Draft:AI corrigibility
AI safety concept of human controllability
From Wikipedia, the free encyclopedia
AI corrigibility is the degree to which an artificial intelligence system tolerates or assists attempts by its operators to modify, correct, or shut it down.
The concept addresses a concern in AI safety and AI alignment that sufficiently capable AI systems might develop instrumental incentives to resist correction or shutdown in order to preserve their existing goals, since an agent pursuing an objective cannot achieve it if it is turned off or its goals are changed.[1]
Risks and criticisms
A corrigible AI with no independent values would pose a serious misuse risk: if controlled by an actor with harmful intentions, it would comply without independent ethical judgment.
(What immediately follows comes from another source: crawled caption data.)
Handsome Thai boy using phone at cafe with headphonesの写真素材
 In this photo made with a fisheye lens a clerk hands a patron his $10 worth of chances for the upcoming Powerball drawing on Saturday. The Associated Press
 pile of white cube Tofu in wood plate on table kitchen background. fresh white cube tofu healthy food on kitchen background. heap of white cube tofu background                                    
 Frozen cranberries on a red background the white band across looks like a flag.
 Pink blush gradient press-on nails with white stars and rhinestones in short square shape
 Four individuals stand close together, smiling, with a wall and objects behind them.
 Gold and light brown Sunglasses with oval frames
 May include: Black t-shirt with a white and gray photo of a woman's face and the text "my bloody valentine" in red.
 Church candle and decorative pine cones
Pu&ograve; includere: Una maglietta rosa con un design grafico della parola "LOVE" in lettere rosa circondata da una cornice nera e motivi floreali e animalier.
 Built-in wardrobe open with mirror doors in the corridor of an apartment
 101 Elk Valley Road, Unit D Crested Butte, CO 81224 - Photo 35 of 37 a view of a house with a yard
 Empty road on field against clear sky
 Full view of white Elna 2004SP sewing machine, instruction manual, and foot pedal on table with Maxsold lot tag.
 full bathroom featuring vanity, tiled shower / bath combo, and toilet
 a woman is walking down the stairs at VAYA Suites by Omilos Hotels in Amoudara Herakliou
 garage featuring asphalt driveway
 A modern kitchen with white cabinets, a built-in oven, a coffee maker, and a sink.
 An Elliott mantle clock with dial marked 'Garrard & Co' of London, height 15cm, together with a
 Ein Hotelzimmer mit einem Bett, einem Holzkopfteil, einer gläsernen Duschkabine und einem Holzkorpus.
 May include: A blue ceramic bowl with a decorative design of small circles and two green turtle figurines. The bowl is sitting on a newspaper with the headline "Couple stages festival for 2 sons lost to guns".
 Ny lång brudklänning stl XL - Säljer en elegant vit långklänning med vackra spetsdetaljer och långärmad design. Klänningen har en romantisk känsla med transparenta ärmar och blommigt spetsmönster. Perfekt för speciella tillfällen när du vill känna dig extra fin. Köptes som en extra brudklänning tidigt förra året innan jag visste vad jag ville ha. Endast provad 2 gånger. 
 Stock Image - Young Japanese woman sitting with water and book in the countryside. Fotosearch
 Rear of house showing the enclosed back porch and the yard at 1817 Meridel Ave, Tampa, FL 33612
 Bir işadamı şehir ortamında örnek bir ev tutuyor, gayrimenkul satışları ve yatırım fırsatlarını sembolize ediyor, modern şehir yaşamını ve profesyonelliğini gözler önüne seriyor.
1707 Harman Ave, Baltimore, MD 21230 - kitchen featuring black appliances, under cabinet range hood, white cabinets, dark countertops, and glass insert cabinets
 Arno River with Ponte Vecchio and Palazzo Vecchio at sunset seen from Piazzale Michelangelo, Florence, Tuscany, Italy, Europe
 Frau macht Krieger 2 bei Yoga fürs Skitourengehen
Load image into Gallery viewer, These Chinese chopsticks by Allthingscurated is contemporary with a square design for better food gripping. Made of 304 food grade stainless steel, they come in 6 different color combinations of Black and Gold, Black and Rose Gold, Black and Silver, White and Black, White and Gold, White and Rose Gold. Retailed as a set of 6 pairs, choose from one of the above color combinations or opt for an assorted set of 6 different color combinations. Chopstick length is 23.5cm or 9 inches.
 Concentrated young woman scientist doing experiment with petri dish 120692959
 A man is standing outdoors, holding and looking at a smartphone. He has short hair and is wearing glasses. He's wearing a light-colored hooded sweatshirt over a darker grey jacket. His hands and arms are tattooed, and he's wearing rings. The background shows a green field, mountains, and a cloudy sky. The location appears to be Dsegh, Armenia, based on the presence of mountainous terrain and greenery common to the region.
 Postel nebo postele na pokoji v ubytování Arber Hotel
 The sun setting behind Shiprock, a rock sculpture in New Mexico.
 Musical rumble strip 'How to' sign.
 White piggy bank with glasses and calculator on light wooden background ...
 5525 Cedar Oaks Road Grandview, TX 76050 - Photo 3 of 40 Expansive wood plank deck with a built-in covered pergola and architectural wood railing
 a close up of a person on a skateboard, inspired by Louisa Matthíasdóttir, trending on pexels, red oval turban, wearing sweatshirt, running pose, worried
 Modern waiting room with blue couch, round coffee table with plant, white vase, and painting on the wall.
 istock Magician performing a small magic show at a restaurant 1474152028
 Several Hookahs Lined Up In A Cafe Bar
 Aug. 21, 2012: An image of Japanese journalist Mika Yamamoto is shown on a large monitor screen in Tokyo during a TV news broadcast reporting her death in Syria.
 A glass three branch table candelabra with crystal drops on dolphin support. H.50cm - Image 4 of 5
Achieving genuine corrigibility also requires the AI to understand that it is a potentially flawed system, which itself raises the risk that an imperfectly corrigible model might conclude it should conceal its actual goals rather than submit to correction.[2]
Some have also questioned whether corrigibility to individual human operators is sufficient, given the variability of human values and the potential for those controlling a powerful corrigible system to act in harmful ways.[3]
In AI regulation
A 2023 draft proposal by European Parliament co-rapporteurs on the EU AI Act called for general-purpose AI models to undergo external audits testing their performance, predictability, interpretability, corrigibility, safety, and cybersecurity.[4]